Please attach complete logs. Unclear if it's 3.6 or 4.0.4 - please clarify.
its rhv-4.0.4. I'll attach the sosrpeort and other data shortly.
Looking into related bugs, mentioned earlier: Some dirty LUNs are not usable in RHEV https://bugzilla.redhat.com/show_bug.cgi?id=1253640 [Nimble Storage] multipath unable to add new path https://bugzilla.redhat.com/show_bug.cgi?id=1309409 Specifically here: https://bugzilla.redhat.com/show_bug.cgi?id=1253640#c15 I think maybe this is not a vdsm bug at all? Nir, can you please check and move to platform, if needed? This is an urgent customer bug.
(In reply to Marina from comment #11) > Looking into related bugs, mentioned earlier: > Some dirty LUNs are not usable in RHEV > https://bugzilla.redhat.com/show_bug.cgi?id=1253640 > > [Nimble Storage] multipath unable to add new path > https://bugzilla.redhat.com/show_bug.cgi?id=1309409 > > Specifically here: > https://bugzilla.redhat.com/show_bug.cgi?id=1253640#c15 > > I think maybe this is not a vdsm bug at all? > > Nir, can you please check and move to platform, if needed? This was comment 3 . I don't think it's our issue. > This is an urgent customer bug.
I agree with Yaniv, if we don't see the device in the scsi layer, vdsm can do nothing about it. Maybe we do not rescan scsi devices correctly? I suggest to move this to platform.

**Questions to answer**.
**a)** Please return the passage of the thread starting at "Looking into related bugs, mentioned earlier: Some" and ending at "needed? This is an urgent customer bug.".
**b)** Summarize the thread in two sentences.
The entries are not needed for any of this.

**Given records**.
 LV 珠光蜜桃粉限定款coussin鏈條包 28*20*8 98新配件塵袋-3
==
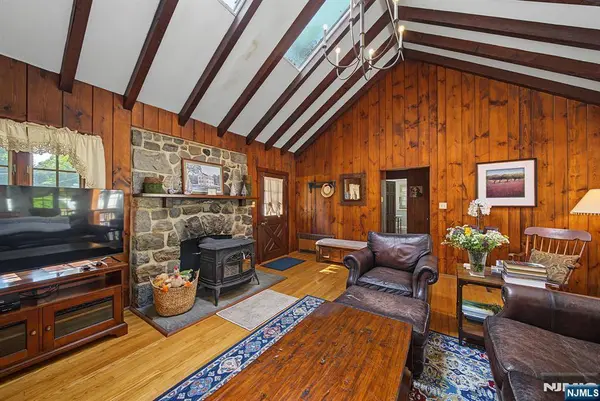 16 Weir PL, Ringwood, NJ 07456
---
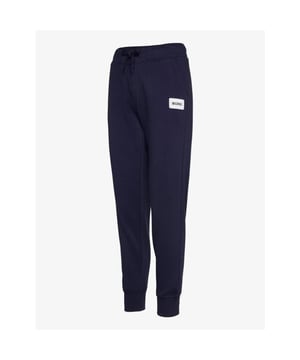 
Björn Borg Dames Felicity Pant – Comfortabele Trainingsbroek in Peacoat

**List of answers**.
**a)**
Looking into related bugs, mentioned earlier: Some dirty LUNs are not usable in RHEV https://bugzilla.redhat.com/show_bug.cgi?id=1253640 [Nimble Storage] multipath unable to add new path https://bugzilla.redhat.com/show_bug.cgi?id=1309409 Specifically here: https://bugzilla.redhat.com/show_bug.cgi?id=1253640#c15 I think maybe this is not a vdsm bug at all? Nir, can you please check and move to platform, if needed? This is an urgent customer bug.

**b)** The thread establishes that the version is rhv-4.0.4 and points to two related bugs, one about dirty LUNs not usable in RHEV and one about multipath being unable to add a new path, while asking whether this is a vdsm bug at all. Replies say it is not their issue, since vdsm can do nothing if the device is not seen in the scsi layer, and suggest moving the bug to platform.